"
Parky made a belligerent motion, but Webber, the blacksmith, caught his
arm in a powerful grip.
"Not to-day," he said. "The boys don't want no gun-play here this
mornin'."
"You're a lot of old women and babies," said Parky, and pushing through
the group he walked away, a certain graceful insolence in his bearing.
"Speakin' of catfish," said Field, "we ought to git up some kind of a
celebration to welcome Jim's little skeezucks to the camp."
"That's the ticket," agreed Bone. "What's the matter with repeatin'
the programme we had for the Fourth of July?"
"No, we want somethin' new," objected the smith. "It ought to be
somethin' we never had before."
"Why not wait till Christmas and git good and ready?" said Jim.
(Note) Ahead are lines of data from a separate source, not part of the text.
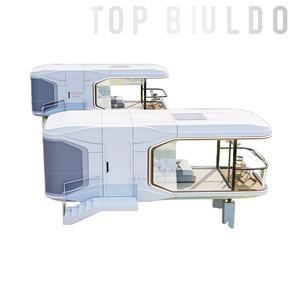 Espace de vie préfabriqué de style zen minimaliste, agit comme un sanctuaire personnel compact, imperméable <span class=keywords><strong>et</strong></span> de haute qualité, avec un revêtement autonettoyant - Product Image 4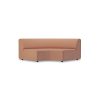Jax couch: element round, linen, dusty rose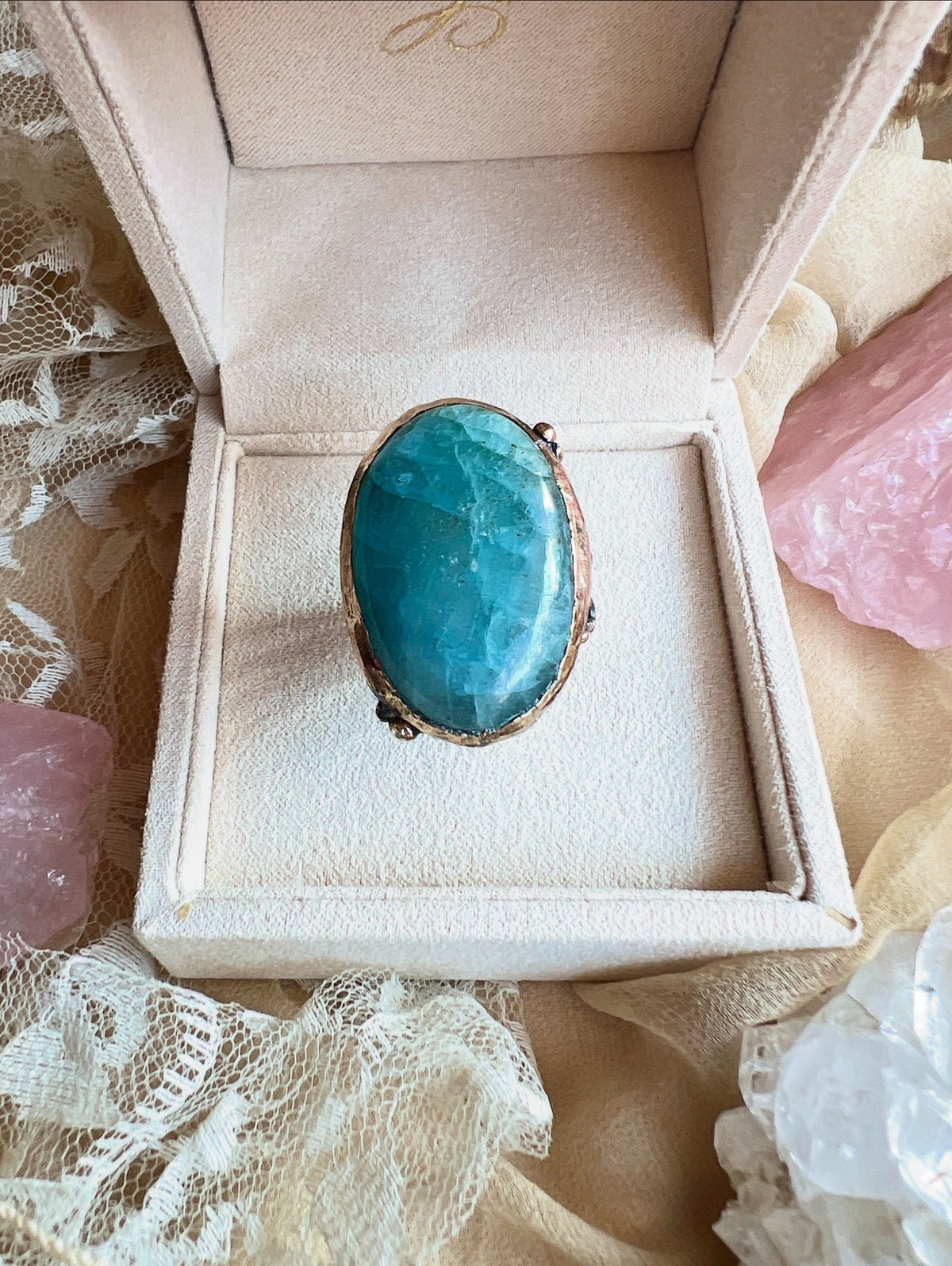 Custom aquamarine ring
The argument was that Christmas was something more than four weeks away.
"We've got to have a rousin' big Christmas fer little Skeezucks,
anyhow," suggested Bone. "What sort of a celebration is there that we
'ain't never had in Borealis?"
"Church," said Keno, promptly.
This caused a silence for a moment.
"Guess that's so, but--who wants church?" inquired the teamster.
"We might git up somethin' worse," said a voice in the crowd.
"How?" demanded another.
"It wouldn't be so far off the mark for a little kid like him,"
tentatively asserted Field, the father of the camp, "S'pose we give it
a shot?"
"Anything suits me," agreed the carpenter.